I’ve written recently about how this year has been one of the most stimulating of my teaching career. I am exhausted, however, and in need of a break from school but I would argue that the most exhausting part of teaching is not the preparation and the marking; it is the every day performance, the standing up in front of an audience all day, every day, forbidden from having an ‘off day’ in front of your students. I find this the most exhausting part of my job and the prime justification for a lengthy holiday. Even so, if learning is so important, I must try and be a good model.
A challenge, then. For those of you about to go on holiday – in Scotland – and those with holidays on the horizon, what about giving yourself three learning targets. Forget school, but focus on learning how to do three things you’ve always wanted to do. Blog about your experiences if you like but of course that’s not necessary. Reflect on the experience though; become a learner again.
By August I will have taken my first piano lesson.
By August I will be able to bake great bread.
By August I will make something amazing out of wood.
Like all New Year’s Resolutions, I’m starting with real enthusiasm and good intentions. These are
genuinely things I’d like to learn to do. I hope to continue blogging over the summer and will, no doubt writes about my progress. For now, however, I’m away for a lie down.
It has been almost a week since my first Teachmeet – tmlothians11 – and I’m only now beginning to reflect on the experience. The night itself, while being a thrill from start to finish, seemed a blur at the time; it was only when I watched myself on the recording the next morning that I realised what I had said and how I had said it. (my spot comes about 2 hours 55 minutes in if you want to scroll forward on the playback ). The talk itself was not particularly ground-breaking; it won’t change the world but the huge personal satisfaction it has given me is very important. And it comes at the end of the most important, exciting year of my teaching career.
A year ago I would never have been able to stand up and do that. I didn’t have the confidence, was in awe of those who could, and really didn’t think I had anything interesting to say. Two things changed all that.

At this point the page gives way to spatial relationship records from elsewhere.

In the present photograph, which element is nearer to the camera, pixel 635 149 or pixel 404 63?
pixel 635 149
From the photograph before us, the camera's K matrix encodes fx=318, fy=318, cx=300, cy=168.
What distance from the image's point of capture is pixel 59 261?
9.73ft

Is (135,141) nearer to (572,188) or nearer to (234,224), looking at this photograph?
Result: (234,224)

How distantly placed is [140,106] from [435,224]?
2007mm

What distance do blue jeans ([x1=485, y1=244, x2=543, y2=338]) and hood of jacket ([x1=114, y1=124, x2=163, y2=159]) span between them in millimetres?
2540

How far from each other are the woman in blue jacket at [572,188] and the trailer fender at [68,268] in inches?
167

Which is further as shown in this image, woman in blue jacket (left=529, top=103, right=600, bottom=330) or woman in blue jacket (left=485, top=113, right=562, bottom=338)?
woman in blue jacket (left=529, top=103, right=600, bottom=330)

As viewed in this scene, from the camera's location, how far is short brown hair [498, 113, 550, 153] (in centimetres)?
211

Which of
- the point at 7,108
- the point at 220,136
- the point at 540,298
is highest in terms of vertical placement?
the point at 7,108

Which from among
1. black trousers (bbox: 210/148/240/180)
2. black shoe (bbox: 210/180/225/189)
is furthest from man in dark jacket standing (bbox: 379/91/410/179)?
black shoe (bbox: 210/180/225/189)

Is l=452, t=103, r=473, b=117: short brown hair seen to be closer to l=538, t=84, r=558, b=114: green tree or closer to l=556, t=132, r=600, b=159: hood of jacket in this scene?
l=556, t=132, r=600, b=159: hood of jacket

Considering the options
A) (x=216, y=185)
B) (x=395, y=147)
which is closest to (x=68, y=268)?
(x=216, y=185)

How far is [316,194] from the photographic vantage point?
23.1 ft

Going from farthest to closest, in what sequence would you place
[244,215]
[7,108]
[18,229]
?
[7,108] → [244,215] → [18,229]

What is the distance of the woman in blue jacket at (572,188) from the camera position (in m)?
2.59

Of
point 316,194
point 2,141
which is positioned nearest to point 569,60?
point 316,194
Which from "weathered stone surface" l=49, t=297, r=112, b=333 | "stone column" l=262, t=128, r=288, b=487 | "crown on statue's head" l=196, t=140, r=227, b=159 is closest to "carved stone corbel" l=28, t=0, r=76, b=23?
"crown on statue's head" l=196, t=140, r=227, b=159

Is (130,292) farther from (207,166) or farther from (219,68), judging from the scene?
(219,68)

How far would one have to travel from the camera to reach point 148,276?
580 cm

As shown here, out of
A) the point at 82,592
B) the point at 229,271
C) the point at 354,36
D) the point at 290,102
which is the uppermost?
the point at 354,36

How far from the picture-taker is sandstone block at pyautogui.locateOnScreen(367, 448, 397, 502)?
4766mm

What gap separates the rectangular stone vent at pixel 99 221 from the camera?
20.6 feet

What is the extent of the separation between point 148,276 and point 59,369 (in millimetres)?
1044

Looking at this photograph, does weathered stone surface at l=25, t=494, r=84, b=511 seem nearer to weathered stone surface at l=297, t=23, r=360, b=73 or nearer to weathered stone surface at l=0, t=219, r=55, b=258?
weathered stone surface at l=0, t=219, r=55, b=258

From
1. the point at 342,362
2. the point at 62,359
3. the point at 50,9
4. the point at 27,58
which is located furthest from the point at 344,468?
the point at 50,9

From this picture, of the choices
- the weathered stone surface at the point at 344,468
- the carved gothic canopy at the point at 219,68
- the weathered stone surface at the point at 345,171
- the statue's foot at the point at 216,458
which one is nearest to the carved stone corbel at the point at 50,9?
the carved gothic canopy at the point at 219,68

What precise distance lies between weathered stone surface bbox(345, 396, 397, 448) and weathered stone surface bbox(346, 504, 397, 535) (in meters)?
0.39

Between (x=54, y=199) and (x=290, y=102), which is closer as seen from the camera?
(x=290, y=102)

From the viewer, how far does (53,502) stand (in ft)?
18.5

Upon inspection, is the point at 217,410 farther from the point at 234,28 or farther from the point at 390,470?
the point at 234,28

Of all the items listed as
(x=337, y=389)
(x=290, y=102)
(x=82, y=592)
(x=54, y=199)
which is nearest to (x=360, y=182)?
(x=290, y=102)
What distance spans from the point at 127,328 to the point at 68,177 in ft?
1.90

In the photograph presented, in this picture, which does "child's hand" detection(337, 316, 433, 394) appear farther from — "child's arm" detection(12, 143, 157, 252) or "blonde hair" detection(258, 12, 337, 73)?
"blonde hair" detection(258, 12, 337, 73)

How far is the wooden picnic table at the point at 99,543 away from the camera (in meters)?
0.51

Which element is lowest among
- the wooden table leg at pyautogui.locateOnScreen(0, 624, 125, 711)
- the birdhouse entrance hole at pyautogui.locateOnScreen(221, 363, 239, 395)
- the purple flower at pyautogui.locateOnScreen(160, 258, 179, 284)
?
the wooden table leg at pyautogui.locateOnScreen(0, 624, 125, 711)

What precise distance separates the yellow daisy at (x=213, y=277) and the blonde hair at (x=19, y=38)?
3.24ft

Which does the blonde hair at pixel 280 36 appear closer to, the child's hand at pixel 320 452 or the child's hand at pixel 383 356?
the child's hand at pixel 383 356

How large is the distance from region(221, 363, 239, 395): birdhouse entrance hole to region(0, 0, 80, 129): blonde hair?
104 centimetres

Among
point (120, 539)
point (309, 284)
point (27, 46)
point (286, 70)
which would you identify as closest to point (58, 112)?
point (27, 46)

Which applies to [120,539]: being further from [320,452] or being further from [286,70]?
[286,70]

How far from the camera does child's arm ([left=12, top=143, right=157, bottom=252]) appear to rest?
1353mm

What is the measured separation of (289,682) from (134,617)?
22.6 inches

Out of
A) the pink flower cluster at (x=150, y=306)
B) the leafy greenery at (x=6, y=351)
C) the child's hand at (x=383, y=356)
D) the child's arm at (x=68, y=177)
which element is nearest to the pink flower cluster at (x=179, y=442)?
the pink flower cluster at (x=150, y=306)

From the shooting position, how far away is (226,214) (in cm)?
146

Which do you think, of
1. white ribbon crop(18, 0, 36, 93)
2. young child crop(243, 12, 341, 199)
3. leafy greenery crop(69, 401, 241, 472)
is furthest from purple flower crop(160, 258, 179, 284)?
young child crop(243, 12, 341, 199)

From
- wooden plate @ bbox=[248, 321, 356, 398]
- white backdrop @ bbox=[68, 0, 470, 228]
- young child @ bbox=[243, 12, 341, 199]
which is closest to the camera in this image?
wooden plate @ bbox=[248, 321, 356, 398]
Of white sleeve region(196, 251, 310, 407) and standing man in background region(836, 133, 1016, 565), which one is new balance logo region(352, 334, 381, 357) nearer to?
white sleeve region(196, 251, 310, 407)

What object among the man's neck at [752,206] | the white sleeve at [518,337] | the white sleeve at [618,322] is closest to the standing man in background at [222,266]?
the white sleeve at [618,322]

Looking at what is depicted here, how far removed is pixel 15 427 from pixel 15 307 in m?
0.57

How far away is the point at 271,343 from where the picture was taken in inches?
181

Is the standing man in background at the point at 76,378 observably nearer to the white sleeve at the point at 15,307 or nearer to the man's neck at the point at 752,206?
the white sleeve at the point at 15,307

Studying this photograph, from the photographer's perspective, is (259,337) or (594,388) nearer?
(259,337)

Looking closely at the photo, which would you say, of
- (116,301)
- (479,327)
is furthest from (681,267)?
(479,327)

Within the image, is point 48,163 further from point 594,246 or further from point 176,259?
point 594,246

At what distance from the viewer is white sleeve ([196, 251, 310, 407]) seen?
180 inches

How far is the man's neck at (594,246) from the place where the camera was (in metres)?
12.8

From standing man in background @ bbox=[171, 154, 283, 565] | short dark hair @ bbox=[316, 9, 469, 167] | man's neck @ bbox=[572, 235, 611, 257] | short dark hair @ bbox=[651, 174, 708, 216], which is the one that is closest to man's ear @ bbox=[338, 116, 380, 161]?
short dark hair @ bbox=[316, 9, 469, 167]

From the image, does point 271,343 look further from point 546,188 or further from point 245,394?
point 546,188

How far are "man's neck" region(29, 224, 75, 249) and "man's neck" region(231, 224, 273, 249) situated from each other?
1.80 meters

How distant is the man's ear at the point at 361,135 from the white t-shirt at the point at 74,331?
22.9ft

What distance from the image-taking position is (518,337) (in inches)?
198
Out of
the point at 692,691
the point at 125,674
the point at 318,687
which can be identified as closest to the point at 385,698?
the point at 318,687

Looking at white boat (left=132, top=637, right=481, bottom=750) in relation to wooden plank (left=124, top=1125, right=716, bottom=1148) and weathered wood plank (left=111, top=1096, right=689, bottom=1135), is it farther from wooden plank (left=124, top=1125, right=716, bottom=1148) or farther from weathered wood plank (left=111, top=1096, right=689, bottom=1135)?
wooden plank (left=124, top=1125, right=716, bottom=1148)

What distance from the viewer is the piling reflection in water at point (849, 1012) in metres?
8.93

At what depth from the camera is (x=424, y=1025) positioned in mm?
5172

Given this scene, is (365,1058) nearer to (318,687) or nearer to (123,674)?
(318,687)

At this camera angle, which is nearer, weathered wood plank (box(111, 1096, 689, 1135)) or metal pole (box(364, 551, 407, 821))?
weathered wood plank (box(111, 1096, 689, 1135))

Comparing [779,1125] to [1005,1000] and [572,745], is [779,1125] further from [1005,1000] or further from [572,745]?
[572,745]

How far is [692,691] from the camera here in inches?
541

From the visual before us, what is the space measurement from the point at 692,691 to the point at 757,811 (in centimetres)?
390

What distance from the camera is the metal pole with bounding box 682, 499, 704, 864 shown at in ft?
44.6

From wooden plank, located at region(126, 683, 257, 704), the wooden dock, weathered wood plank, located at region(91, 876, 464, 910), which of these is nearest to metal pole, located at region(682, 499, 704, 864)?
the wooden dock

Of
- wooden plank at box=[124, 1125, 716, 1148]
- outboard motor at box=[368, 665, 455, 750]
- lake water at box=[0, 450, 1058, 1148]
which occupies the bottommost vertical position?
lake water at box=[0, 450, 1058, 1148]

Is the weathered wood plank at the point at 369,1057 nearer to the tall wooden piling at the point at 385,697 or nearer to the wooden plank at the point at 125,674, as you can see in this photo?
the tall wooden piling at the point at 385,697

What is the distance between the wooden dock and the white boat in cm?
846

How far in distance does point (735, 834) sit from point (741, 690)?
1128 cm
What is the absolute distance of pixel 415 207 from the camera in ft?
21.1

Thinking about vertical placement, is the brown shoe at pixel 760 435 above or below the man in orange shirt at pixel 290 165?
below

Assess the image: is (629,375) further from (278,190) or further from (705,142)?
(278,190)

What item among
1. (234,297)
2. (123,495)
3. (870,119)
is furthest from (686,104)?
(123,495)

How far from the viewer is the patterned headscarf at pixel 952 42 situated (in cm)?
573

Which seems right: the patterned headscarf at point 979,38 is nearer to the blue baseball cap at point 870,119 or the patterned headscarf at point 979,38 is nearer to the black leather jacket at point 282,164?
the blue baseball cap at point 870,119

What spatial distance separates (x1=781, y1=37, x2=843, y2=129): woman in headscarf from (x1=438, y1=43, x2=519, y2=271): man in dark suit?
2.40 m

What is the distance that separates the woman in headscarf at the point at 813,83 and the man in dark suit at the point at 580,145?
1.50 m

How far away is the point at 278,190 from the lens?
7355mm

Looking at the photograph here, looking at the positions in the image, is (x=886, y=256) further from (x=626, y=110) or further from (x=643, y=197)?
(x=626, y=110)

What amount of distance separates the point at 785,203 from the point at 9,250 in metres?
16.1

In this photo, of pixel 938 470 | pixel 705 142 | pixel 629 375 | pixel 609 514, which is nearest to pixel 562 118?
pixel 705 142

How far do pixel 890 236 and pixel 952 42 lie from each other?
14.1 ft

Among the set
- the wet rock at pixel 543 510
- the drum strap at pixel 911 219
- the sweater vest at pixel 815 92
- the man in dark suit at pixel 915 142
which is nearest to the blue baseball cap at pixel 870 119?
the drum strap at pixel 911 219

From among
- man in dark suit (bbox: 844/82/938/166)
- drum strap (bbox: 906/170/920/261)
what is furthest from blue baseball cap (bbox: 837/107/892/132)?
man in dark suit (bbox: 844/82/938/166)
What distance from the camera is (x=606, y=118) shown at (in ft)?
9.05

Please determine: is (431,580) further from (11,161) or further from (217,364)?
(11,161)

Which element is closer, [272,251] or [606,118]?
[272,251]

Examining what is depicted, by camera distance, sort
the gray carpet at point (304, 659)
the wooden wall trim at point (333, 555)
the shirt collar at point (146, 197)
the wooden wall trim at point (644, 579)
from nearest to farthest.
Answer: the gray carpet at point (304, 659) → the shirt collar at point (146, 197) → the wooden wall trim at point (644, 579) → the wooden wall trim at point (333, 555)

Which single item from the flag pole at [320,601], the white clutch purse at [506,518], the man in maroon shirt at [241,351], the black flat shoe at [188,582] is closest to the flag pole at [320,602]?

Almost a year ago to the day I had a conversation with a non-teaching friend about Twitter, a conversation during which I smirked and dismissed this new fangled kid speak. Why would I want to tell people what I was up to? By the time I returned to school in August, however, I had signed up and it completely changed my career.
The contacts I have met through Twitter – too numerous to mention here; I’d hate to leave anyone out – have enhanced my teaching life, given me the confidence to share my ideas and to believe in the possibility of a truly bright future for education in Scotland and the wider world. It has been the greatest Professional Development tool, the best Inservice Day, the most fulfilling Departmental Meeting, the most helpful support system I could ever have imagined.
I ‘met’ educators who shared my beliefs and thought the same things about education as I did. These great people blogged and tweeted, tweeted and blogged and, on January 1st, as part of a vaguely negotiated resolution package (don’t ask) I began blogging.
‘How can I tell what I think until I see what I say?’ said E.M Forster and never a truer word has been said, in terms of Writing.
Just Trying to be Better that Yesterday will never be a great blog but it is mine and I’m very proud of it. It has allowed me to get things off my chest, to articulate learning occurring in my classroom and to focus on ideas which I’ve been playing around with. It has made me a better teacher. It brought me to the Scottish Book Trust in Edinburgh on Tuesday night, presenting my thoughts to a room full of great people.
While I’m looking forward to a well-earned summer break, I’m already mentally planning for August. Teachmeet was a wonderful way to bring this year to an end. I cannot wait for the next one.